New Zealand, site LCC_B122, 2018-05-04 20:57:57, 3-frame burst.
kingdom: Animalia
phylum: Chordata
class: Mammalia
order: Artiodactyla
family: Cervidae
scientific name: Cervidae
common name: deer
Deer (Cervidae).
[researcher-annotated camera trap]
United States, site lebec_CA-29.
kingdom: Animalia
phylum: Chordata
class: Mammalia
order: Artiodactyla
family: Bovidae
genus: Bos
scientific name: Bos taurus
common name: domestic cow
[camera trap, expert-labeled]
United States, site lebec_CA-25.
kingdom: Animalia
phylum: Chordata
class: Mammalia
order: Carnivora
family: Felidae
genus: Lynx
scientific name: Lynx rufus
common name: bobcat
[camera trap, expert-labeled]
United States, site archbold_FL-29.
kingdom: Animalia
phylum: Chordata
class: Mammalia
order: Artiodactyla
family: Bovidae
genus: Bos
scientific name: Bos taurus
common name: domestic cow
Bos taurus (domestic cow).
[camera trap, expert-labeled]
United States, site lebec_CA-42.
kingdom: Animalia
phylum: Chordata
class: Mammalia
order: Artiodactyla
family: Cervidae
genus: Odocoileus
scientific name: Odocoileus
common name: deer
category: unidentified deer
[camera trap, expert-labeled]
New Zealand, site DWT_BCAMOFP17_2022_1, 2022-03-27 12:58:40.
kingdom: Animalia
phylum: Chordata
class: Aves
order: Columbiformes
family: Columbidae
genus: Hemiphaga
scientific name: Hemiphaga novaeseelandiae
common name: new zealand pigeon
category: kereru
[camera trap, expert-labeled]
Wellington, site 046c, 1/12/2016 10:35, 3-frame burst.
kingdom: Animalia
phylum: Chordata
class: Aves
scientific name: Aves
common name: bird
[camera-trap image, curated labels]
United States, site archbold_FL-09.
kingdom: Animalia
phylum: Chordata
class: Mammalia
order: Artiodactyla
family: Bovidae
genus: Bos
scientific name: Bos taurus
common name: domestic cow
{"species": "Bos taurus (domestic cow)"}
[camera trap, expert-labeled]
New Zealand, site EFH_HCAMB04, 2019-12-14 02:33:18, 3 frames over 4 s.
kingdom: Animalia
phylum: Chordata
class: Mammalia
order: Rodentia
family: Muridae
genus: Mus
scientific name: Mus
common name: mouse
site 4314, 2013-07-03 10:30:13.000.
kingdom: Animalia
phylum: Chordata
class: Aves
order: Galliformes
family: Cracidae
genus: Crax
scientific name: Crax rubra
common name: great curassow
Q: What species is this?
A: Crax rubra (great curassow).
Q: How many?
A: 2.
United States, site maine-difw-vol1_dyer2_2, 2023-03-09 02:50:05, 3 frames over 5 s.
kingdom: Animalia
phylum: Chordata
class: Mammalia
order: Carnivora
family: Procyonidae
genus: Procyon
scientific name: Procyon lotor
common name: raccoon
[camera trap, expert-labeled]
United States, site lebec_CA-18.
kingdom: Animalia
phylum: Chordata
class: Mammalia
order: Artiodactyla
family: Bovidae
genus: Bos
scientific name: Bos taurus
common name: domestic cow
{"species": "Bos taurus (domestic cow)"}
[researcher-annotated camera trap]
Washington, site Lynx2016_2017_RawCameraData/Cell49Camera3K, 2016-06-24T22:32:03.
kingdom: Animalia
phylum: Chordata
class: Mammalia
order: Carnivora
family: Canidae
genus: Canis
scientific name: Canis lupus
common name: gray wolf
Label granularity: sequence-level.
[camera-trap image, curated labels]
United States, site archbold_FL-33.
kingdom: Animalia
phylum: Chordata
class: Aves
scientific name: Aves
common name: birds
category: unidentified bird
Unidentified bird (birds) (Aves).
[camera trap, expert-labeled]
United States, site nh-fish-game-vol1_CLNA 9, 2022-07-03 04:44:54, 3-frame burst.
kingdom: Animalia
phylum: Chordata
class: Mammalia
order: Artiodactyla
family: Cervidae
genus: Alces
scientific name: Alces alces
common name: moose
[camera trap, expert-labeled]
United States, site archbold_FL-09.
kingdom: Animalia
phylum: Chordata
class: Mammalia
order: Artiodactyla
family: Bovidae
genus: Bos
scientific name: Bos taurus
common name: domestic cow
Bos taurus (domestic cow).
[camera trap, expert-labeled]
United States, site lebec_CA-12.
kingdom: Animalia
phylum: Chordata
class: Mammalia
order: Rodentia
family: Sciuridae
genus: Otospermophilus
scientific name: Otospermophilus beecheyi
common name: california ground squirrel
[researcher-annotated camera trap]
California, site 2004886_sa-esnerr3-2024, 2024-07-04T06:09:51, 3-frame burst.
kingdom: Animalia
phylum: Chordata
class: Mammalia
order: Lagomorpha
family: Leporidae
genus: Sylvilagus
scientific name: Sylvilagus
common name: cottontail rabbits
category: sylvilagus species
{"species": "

━━━━━━━━━━━━━━━━━━━━━━━━━━━━━━

Exactly as written, output the material once more.

New Zealand, site LCC_B122, 2018-05-04 20:57:57, 3-frame burst.
kingdom: Animalia
phylum: Chordata
class: Mammalia
order: Artiodactyla
family: Cervidae
scientific name: Cervidae
common name: deer
Deer (Cervidae).
[researcher-annotated camera trap]
United States, site lebec_CA-29.
kingdom: Animalia
phylum: Chordata
class: Mammalia
order: Artiodactyla
family: Bovidae
genus: Bos
scientific name: Bos taurus
common name: domestic cow
[camera trap, expert-labeled]
United States, site lebec_CA-25.
kingdom: Animalia
phylum: Chordata
class: Mammalia
order: Carnivora
family: Felidae
genus: Lynx
scientific name: Lynx rufus
common name: bobcat
[camera trap, expert-labeled]
United States, site archbold_FL-29.
kingdom: Animalia
phylum: Chordata
class: Mammalia
order: Artiodactyla
family: Bovidae
genus: Bos
scientific name: Bos taurus
common name: domestic cow
Bos taurus (domestic cow).
[camera trap, expert-labeled]
United States, site lebec_CA-42.
kingdom: Animalia
phylum: Chordata
class: Mammalia
order: Artiodactyla
family: Cervidae
genus: Odocoileus
scientific name: Odocoileus
common name: deer
category: unidentified deer
[camera trap, expert-labeled]
New Zealand, site DWT_BCAMOFP17_2022_1, 2022-03-27 12:58:40.
kingdom: Animalia
phylum: Chordata
class: Aves
order: Columbiformes
family: Columbidae
genus: Hemiphaga
scientific name: Hemiphaga novaeseelandiae
common name: new zealand pigeon
category: kereru
[camera trap, expert-labeled]
Wellington, site 046c, 1/12/2016 10:35, 3-frame burst.
kingdom: Animalia
phylum: Chordata
class: Aves
scientific name: Aves
common name: bird
[camera-trap image, curated labels]
United States, site archbold_FL-09.
kingdom: Animalia
phylum: Chordata
class: Mammalia
order: Artiodactyla
family: Bovidae
genus: Bos
scientific name: Bos taurus
common name: domestic cow
{"species": "Bos taurus (domestic cow)"}
[camera trap, expert-labeled]
New Zealand, site EFH_HCAMB04, 2019-12-14 02:33:18, 3 frames over 4 s.
kingdom: Animalia
phylum: Chordata
class: Mammalia
order: Rodentia
family: Muridae
genus: Mus
scientific name: Mus
common name: mouse
site 4314, 2013-07-03 10:30:13.000.
kingdom: Animalia
phylum: Chordata
class: Aves
order: Galliformes
family: Cracidae
genus: Crax
scientific name: Crax rubra
common name: great curassow
Q: What species is this?
A: Crax rubra (great curassow).
Q: How many?
A: 2.
United States, site maine-difw-vol1_dyer2_2, 2023-03-09 02:50:05, 3 frames over 5 s.
kingdom: Animalia
phylum: Chordata
class: Mammalia
order: Carnivora
family: Procyonidae
genus: Procyon
scientific name: Procyon lotor
common name: raccoon
[camera trap, expert-labeled]
United States, site lebec_CA-18.
kingdom: Animalia
phylum: Chordata
class: Mammalia
order: Artiodactyla
family: Bovidae
genus: Bos
scientific name: Bos taurus
common name: domestic cow
{"species": "Bos taurus (domestic cow)"}
[researcher-annotated camera trap]
Washington, site Lynx2016_2017_RawCameraData/Cell49Camera3K, 2016-06-24T22:32:03.
kingdom: Animalia
phylum: Chordata
class: Mammalia
order: Carnivora
family: Canidae
genus: Canis
scientific name: Canis lupus
common name: gray wolf
Label granularity: sequence-level.
[camera-trap image, curated labels]
United States, site archbold_FL-33.
kingdom: Animalia
phylum: Chordata
class: Aves
scientific name: Aves
common name: birds
category: unidentified bird
Unidentified bird (birds) (Aves).
[camera trap, expert-labeled]
United States, site nh-fish-game-vol1_CLNA 9, 2022-07-03 04:44:54, 3-frame burst.
kingdom: Animalia
phylum: Chordata
class: Mammalia
order: Artiodactyla
family: Cervidae
genus: Alces
scientific name: Alces alces
common name: moose
[camera trap, expert-labeled]
United States, site archbold_FL-09.
kingdom: Animalia
phylum: Chordata
class: Mammalia
order: Artiodactyla
family: Bovidae
genus: Bos
scientific name: Bos taurus
common name: domestic cow
Bos taurus (domestic cow).
[camera trap, expert-labeled]
United States, site lebec_CA-12.
kingdom: Animalia
phylum: Chordata
class: Mammalia
order: Rodentia
family: Sciuridae
genus: Otospermophilus
scientific name: Otospermophilus beecheyi
common name: california ground squirrel
[researcher-annotated camera trap]
California, site 2004886_sa-esnerr3-2024, 2024-07-04T06:09:51, 3-frame burst.
kingdom: Animalia
phylum: Chordata
class: Mammalia
order: Lagomorpha
family: Leporidae
genus: Sylvilagus
scientific name: Sylvilagus
common name: cottontail rabbits
category: sylvilagus species
{"species": "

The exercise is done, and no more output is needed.